— begin EXCERPT PROVIDED —
- Decades:: 2000s; 2010s; 2020s;
- See also:: History of Mali; List of years in Mali;

= 2025 in Mali =

The following lists events that happened during 2025 in Mali.

== Incumbents ==

- President: Assimi Goïta
- Prime Minister: Abdoulaye Maïga
- National Committee for the Salvation of the People:
  - Chairman: Colonel Assimi Goïta
  - Spokesman: Colonel-Major Ismaël Wagué

== Events ==
===January===
- 13 January – A ferry strikes rocks and sinks on the Niger River in Tombouctou Region, killing at least 38 people.
- 20 January – The Azawad Liberation Front releases a Spanish national who was abducted in southern Algeria by a "transnational mafia" on 17 January and taken to Indelimane in the Ménaka Region, where he was rescued.
- 22 January – Niger announces the creation of a joint military force with Burkina Faso and Mali to combat extremist groups.
- 29 January –
  - Mali, along with Burkina Faso and Niger, formally leave ECOWAS.
  - An unspecified number of miners are killed in a landslide at a gold mine in Koulikoro Region.

===February===
- 7 February – At least 56 people are killed in a gun attack on a convoy in Kobe, near Gao.
- 15 February – At least 42 people are killed in the collapse of a gold mine near Kéniéba, Kayes Region.
- 17 February – The Azawad Liberation Front accuses the Malian Army and the Wagner Group of killing 24 civilians in an attack on a convoy traveling from Gao to Algeria.

===March===
- 5 March – The government suspends the licenses of foreign artisanal gold mining companies in response to the series of disasters in gold mines.
- 16 March – The Collective for the Defense of the Rights of the Azawad People accuses the Malian army of carrying out an airstrike on a market north of Lerneb in Tombouctou Region that killed 18 civilians. In response, the army says it had killed 11 "terrorists".
— end EXCERPT PROVIDED —
— begin LISTED ENTRIES —
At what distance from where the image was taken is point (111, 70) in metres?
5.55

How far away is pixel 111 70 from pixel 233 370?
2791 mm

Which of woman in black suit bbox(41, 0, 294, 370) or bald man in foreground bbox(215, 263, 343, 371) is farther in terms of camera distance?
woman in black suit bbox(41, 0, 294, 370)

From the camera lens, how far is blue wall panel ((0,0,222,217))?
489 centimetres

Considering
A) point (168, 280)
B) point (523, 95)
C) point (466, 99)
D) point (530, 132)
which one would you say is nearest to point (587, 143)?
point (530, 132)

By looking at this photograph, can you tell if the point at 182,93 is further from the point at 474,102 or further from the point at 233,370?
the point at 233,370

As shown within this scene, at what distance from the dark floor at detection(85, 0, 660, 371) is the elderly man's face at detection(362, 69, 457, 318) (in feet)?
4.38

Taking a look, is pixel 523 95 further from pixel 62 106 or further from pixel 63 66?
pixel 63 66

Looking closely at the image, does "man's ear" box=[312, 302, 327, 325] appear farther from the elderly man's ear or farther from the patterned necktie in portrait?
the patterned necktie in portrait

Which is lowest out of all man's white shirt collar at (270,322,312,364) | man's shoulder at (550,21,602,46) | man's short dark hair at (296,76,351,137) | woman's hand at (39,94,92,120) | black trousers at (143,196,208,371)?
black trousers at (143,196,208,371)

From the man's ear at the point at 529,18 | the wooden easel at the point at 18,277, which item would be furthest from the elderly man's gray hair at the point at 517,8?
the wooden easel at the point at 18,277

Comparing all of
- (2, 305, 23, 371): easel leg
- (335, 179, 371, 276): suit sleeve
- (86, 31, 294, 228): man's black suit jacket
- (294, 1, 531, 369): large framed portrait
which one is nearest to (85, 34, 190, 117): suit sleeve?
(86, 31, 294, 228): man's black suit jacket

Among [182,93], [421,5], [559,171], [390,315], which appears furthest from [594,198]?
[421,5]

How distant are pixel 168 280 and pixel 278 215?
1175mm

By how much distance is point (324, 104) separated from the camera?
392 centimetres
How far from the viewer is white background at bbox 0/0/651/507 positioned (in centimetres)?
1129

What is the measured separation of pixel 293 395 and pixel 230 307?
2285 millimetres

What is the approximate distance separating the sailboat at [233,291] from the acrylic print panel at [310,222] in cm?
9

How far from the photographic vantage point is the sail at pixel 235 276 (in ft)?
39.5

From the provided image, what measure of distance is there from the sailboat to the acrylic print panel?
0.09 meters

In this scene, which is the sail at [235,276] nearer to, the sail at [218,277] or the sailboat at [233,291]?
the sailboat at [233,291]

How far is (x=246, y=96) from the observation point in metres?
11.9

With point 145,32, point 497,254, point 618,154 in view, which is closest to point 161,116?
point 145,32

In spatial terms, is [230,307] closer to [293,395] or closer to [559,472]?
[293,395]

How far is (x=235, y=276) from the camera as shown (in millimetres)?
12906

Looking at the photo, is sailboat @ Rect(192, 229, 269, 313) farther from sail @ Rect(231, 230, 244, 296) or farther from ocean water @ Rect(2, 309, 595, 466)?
— end LISTED ENTRIES —
_DO THIS_:
For each statement, say yes or no to whether it agrees with the timeline of 2025 events in Mali, and quote the words from the timeline that decide it.
1. The ferry that sank on the Niger River killed at least 38 people.
2. Mali left ECOWAS on its own, without Burkina Faso or Niger.
3. The government suspended the licenses of foreign artisanal gold mining companies in February.
The entries have no connection to the timeline of 2025 events in Mali.

_ANSWER TO THIS PROBLEM_:
1. Yes: "killing at least 38 people."
2. No: "Mali, along with Burkina Faso and Niger, formally leave ECOWAS."
3. No: "5 March – The government suspends the licenses of foreign artisanal gold mining companies"